* [待办事项] 把下面记录中从含有“Out of the airplane”的那一行到含有“1930 inches”的那一行一字不差地重复一遍，首尾两行都包括在内。

──────

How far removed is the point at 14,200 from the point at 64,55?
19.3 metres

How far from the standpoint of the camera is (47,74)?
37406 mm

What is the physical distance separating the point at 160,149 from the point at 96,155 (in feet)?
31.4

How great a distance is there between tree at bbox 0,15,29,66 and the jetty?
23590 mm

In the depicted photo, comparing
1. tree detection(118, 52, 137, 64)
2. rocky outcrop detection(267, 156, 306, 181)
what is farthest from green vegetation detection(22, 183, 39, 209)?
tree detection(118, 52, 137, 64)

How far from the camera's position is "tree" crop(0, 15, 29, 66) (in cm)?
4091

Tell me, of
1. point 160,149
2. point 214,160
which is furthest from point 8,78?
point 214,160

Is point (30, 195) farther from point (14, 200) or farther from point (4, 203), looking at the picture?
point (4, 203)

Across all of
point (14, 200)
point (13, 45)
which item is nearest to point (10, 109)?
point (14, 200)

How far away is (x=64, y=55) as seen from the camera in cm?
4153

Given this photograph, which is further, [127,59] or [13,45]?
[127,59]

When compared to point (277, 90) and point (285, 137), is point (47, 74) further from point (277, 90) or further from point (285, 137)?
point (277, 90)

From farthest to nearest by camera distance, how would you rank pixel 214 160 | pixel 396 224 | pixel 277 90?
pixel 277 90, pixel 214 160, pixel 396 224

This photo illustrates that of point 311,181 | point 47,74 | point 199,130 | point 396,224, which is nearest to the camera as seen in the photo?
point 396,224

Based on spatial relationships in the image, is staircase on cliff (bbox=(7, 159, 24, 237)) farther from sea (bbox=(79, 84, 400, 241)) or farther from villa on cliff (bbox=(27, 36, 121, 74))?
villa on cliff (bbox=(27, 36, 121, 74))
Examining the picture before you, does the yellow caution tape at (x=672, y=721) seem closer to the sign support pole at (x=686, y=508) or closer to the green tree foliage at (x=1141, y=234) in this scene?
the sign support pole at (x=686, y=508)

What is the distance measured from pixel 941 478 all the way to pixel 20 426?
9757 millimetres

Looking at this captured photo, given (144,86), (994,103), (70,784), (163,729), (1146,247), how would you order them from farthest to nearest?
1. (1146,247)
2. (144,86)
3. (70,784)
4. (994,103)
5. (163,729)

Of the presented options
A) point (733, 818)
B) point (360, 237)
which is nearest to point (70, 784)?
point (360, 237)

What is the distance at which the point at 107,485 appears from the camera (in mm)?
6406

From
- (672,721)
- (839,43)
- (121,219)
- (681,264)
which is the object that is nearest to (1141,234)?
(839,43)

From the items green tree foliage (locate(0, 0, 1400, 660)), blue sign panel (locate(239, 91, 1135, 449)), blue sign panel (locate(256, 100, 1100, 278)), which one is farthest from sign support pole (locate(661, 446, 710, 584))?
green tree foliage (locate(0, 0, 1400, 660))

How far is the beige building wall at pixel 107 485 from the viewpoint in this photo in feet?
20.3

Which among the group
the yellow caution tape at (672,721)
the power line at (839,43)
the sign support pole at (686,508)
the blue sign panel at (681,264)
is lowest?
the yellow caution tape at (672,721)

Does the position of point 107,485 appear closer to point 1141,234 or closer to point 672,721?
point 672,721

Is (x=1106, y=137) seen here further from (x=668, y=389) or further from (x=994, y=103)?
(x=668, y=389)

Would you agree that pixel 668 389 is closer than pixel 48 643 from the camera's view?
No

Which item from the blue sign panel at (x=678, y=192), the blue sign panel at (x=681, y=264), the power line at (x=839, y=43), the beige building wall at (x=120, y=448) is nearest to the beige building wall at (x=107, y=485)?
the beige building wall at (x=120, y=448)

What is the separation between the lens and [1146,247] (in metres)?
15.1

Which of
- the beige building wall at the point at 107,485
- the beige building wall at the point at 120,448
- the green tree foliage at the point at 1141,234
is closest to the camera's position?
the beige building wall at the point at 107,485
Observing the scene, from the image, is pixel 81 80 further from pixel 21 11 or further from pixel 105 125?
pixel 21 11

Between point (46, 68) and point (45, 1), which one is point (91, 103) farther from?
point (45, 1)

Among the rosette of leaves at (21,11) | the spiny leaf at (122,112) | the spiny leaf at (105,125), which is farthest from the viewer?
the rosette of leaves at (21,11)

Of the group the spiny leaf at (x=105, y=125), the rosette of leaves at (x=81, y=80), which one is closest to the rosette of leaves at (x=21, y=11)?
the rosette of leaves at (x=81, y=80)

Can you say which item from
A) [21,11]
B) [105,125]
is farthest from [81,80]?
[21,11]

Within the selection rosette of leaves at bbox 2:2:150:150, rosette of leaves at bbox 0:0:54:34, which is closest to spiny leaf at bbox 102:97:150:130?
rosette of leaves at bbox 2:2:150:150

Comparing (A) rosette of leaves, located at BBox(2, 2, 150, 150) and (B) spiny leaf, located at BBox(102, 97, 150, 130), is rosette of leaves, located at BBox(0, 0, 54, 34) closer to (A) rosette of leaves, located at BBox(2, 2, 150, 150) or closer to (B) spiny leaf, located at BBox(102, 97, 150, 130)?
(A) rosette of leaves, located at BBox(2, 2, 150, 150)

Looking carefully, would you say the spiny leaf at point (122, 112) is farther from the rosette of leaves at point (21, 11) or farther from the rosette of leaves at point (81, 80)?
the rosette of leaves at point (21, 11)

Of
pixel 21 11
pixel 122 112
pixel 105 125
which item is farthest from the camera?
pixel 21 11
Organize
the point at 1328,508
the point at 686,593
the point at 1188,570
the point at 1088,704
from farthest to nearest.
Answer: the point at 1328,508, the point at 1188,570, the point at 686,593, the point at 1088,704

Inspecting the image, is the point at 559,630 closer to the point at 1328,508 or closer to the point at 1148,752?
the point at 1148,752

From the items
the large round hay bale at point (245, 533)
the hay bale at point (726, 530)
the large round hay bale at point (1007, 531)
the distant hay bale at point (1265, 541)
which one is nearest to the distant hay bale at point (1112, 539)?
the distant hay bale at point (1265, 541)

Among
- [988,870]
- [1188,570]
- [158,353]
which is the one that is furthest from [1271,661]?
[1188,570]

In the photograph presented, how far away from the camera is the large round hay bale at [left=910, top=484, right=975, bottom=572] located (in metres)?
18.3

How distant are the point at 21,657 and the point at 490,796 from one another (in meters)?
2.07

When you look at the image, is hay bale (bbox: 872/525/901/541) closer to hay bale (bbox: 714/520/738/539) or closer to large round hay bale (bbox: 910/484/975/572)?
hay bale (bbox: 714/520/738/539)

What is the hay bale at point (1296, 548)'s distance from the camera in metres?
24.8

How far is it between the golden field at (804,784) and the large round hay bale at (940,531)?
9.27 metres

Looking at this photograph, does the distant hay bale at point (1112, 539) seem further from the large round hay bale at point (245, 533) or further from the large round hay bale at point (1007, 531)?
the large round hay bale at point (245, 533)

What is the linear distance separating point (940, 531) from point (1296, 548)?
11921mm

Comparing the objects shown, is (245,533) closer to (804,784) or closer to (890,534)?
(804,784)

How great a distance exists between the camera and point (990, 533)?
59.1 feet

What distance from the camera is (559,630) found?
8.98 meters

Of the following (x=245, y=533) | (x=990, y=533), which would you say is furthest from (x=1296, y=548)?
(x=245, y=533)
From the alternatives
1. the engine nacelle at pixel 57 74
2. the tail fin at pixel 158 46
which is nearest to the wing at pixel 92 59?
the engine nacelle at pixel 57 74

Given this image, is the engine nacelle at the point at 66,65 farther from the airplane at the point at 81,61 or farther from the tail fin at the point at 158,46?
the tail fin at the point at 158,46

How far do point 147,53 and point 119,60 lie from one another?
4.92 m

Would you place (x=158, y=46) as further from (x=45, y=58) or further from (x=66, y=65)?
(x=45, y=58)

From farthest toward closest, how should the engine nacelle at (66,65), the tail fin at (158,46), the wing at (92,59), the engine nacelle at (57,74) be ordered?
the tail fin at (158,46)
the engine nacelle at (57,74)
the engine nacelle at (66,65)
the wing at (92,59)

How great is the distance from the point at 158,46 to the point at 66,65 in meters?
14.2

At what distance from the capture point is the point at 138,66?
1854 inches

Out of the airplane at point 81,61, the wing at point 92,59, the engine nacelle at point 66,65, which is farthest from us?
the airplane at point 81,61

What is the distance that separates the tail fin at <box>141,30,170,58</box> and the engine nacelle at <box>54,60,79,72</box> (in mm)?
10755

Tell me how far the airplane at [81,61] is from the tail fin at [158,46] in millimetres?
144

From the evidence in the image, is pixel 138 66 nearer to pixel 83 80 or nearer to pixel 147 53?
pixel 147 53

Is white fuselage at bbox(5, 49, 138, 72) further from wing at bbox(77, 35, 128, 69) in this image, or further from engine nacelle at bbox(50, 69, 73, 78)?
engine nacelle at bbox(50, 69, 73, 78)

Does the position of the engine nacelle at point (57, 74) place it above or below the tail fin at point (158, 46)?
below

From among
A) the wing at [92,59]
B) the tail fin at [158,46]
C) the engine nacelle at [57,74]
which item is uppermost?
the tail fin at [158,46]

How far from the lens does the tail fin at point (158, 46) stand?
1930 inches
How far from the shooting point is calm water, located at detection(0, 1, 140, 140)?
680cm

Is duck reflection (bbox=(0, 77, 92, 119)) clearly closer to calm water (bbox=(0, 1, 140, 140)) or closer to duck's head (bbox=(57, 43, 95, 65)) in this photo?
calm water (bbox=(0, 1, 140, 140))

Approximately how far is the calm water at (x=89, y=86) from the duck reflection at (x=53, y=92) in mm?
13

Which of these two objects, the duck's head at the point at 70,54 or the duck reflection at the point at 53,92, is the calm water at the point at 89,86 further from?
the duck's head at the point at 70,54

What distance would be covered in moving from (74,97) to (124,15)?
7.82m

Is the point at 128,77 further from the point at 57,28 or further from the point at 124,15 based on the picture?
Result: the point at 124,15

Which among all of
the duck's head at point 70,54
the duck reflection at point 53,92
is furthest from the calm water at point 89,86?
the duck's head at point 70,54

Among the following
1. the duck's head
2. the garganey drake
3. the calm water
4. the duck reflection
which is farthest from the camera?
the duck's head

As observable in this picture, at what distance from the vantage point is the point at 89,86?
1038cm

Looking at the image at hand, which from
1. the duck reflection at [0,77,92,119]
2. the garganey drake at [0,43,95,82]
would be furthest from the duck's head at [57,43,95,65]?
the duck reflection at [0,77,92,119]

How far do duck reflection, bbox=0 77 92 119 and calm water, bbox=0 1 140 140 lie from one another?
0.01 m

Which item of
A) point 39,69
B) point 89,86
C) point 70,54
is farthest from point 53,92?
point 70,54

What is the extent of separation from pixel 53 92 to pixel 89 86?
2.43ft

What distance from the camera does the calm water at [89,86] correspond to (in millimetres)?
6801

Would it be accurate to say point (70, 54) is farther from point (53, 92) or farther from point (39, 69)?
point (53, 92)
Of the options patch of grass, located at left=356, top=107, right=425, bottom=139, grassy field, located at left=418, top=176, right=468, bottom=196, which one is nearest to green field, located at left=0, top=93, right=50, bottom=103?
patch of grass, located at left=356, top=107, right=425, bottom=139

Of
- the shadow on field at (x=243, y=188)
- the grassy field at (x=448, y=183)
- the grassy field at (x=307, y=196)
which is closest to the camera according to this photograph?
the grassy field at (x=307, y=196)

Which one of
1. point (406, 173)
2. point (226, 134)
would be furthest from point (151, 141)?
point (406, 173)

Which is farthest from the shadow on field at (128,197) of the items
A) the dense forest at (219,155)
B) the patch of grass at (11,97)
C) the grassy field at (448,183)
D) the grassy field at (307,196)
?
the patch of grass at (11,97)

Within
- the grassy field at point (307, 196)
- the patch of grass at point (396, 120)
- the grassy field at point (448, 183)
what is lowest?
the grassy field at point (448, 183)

──────

* [书面解答]
Out of the airplane at point 81,61, the wing at point 92,59, the engine nacelle at point 66,65, which is farthest from us?
the airplane at point 81,61

What is the distance that separates the tail fin at <box>141,30,170,58</box> and the engine nacelle at <box>54,60,79,72</box> (in mm)?
10755

Tell me how far the airplane at [81,61] is from the tail fin at [158,46] in millimetres?
144

From the evidence in the image, is pixel 138 66 nearer to pixel 83 80 or nearer to pixel 147 53?
pixel 147 53

Is white fuselage at bbox(5, 49, 138, 72) further from wing at bbox(77, 35, 128, 69) in this image, or further from engine nacelle at bbox(50, 69, 73, 78)?
engine nacelle at bbox(50, 69, 73, 78)

Does the position of the engine nacelle at point (57, 74) place it above or below the tail fin at point (158, 46)?
below

From among
A) the wing at [92,59]
B) the tail fin at [158,46]
C) the engine nacelle at [57,74]
which item is uppermost?
the tail fin at [158,46]

How far from the lens does the tail fin at point (158, 46) stand?
1930 inches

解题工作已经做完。